* What needs to be done
According to the article on Texas alcohol rules, which agency regulates alcoholic beverage sales in Texas?

* Page extract
────────────────
Alcoholic beverage sales in Texas are highly regulated by the Texas Alcoholic Beverage Commission (the "TABC") which regulates all phases of the alcoholic beverage industry in Texas. This Article provides a brief introduction to the area of alcoholic beverage regulation as it applies to the hospitality realm, focusing on licensing requirements and how a TABC permit or license may be lawfully obtained and/or utilized while avoiding potential pitfalls in the regulatory scheme surrounding this area of law. Further, because the hotel segment realm can involve multiple entities operating under the same roof, and because the Texas Alcoholic Beverage Code strictly prohibits the unlawful use of a permit by a non-permittee, special care must be taken to ensure lawful conduct by the permittee.
The Texas Alcoholic Beverage Code (the "Code) was enacted to exclusively protect against the involvement of criminal elements in alcoholic beverage trafficking.' Designed to deter organized crime's involvement with alcohol and the foothold criminals had within the industry following Prohibition, the Code was and is meant to exclusively govern virtually all aspects of alcohol, including the manufacture, sale, distribution, transportation, and possession of alcoholic beverages.' As the Code states, "[w]hile the idealistic motives behind Prohibition were noble, a law enforcement nightmare ensued. Otherwise law-abiding citizens routinely violated the law by buying and consuming alcoholic beverages. The demand for the illegal products created an opportunity for criminal elements to develop a national network for the supply and distribution of alcoholic beverages to the populace."' To keep out such criminal elements, the Code forbids the sale or possession of alcohol for purposes of sale without a permit or license (hereinafter a "permit" and maintains strict criteria regarding who may hold a permit.
Permits themselves are considered to be purely personal privileges that are not property, are not subject to execution, and except as expressly authorized, cease on the death of the holder and are not passed by descent or distribution.' Just like other personal privileges such as a driver's license, they may not be transferred or sold in Texas like in other states, and are meant to ensure solely to the benefit of such permittee. A permittee is considered to be the holder of the permit, whether that is an entity or a person, as well as an agent, servant, or employee of that entity or person." These same persons are termed applicants when applying for a TABC permit.
────────────────
* Information provided

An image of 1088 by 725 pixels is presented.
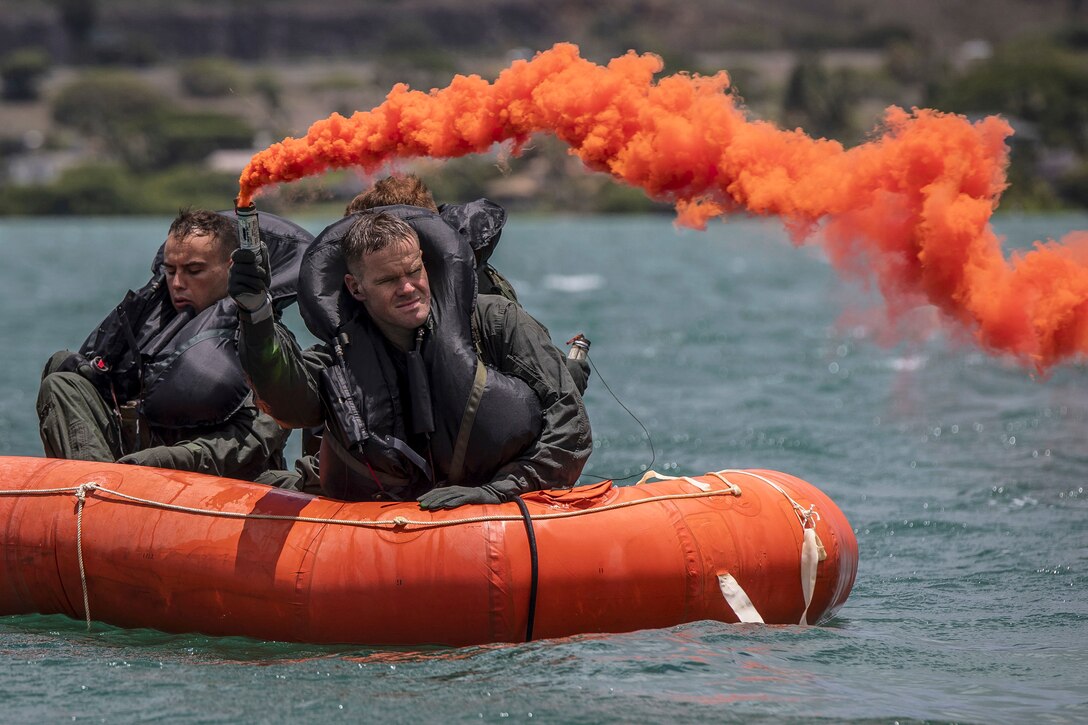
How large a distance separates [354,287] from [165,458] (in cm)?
159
────────────────
* Answer to this exercise
The Texas Alcoholic Beverage Commission (the TABC).